What does it mean to melt your heart?  I think Miss Pollard knew what it meant. Her heart was solid, it was set on going to Africa as a missionary.  It was as if the desires of her heart were set in steel. That heart made of steel had to be melted. Only when it is melted can God then begin to mold it into what He really wants to do with it.

 

What could be more noble than going to Africa as a missionary?  Surely God would say: “Oy, what a dedicated spirit I have, why I must grant her request immediately.  Rich man, I command you to give this saintly woman the funds to go to Africa.”  But that was not what God wanted from Miss Pollard, He gave her gifts to be used in another capacity and until she surrendered her heart and desires to God did go reveal to her the gift that He had given her, a gift of poetry to write poetic prayers.  If that was all that God had created her for was to write some hymns, even this one hymn Have Thine Own Way, it would have accomplished more than she could have accomplished on the mission field in Africa.
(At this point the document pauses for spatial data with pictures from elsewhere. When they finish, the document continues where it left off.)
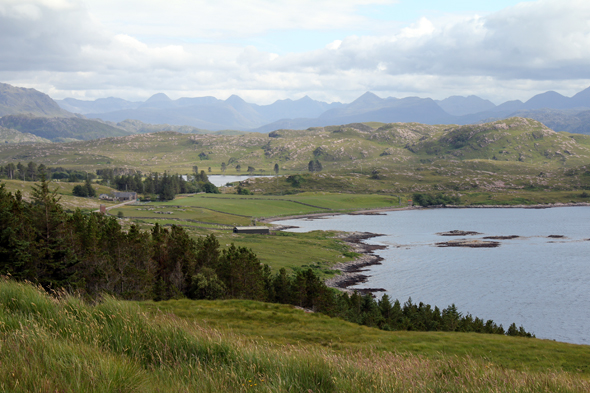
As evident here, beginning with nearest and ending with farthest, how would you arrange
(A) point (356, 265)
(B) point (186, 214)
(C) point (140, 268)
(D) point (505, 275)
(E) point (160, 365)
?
1. (E) point (160, 365)
2. (C) point (140, 268)
3. (D) point (505, 275)
4. (A) point (356, 265)
5. (B) point (186, 214)

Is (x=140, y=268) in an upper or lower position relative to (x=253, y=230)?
upper

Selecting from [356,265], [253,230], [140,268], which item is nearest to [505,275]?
[356,265]

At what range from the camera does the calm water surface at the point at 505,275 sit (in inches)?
2940

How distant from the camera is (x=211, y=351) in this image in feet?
32.3

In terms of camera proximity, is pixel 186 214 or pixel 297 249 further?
pixel 186 214

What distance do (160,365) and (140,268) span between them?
48955mm

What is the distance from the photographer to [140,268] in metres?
55.3

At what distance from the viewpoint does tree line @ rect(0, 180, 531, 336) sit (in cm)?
4175

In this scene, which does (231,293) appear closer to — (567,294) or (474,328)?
(474,328)

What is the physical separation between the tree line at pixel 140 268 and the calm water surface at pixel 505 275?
21.3 m

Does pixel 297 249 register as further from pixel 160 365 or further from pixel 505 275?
pixel 160 365

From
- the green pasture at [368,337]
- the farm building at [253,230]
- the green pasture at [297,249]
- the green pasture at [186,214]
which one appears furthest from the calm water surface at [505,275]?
the green pasture at [368,337]

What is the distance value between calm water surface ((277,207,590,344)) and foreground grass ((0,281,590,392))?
65.2 metres

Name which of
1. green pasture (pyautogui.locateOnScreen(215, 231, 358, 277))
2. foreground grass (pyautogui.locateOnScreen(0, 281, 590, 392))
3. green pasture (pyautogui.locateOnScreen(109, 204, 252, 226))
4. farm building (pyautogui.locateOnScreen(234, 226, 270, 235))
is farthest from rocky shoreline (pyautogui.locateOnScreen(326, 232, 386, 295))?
foreground grass (pyautogui.locateOnScreen(0, 281, 590, 392))
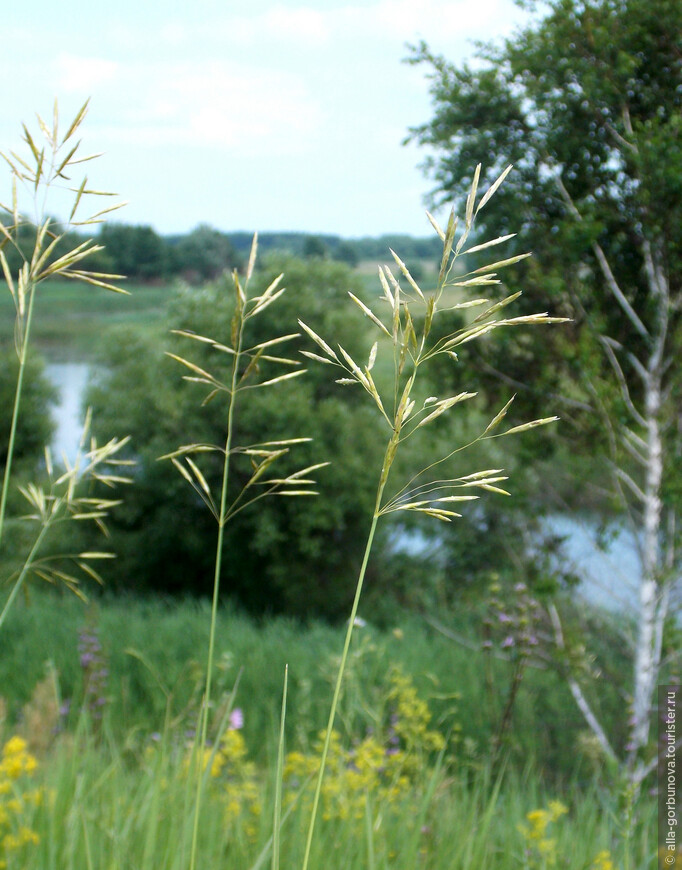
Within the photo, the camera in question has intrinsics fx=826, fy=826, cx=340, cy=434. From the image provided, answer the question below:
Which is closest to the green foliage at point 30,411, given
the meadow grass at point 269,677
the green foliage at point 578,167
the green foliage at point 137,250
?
the green foliage at point 137,250

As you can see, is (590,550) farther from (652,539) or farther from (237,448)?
(237,448)

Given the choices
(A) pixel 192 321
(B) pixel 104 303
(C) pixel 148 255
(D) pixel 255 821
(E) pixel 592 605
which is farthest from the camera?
(B) pixel 104 303

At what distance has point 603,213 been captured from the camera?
486 centimetres

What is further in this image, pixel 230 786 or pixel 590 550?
pixel 590 550

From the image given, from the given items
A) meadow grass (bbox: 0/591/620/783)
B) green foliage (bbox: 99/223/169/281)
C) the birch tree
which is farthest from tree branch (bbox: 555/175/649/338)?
green foliage (bbox: 99/223/169/281)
That song went on to bring comfort, encouragement and surrender to millions of Christians over the years, this one included.  She wrote over 100 other songs and taught at the Christian and Missionary Alliance School training future missionaries.  Through her work she prepared hundreds of others to go to the mission field.

 

You know for many Christians things just do not go the way that they hope or plan.  As they look over the many years of their life they can only shake their heads in despair as they consider how so few things ever turned out as they had hoped or planned.  Perhaps, like Adelaide Pollard, it is time to fall before God with all your shattered hopes and plans and pray the prayer that Miss Pollard prayed over 100 years ago, Have Thine Own Way Lord and let God begin to melt your heart filled with your own desires, hopes and plans and then pour it into His mold and let your heart take on His desires, hopes and plans.

 

So I continue on my journey to the heart of God. But I know one thing I am looking for when I discover His heart. I am looking to find my heart firmly planted in His, a heart that has been shaphak, melted and molded to His desires.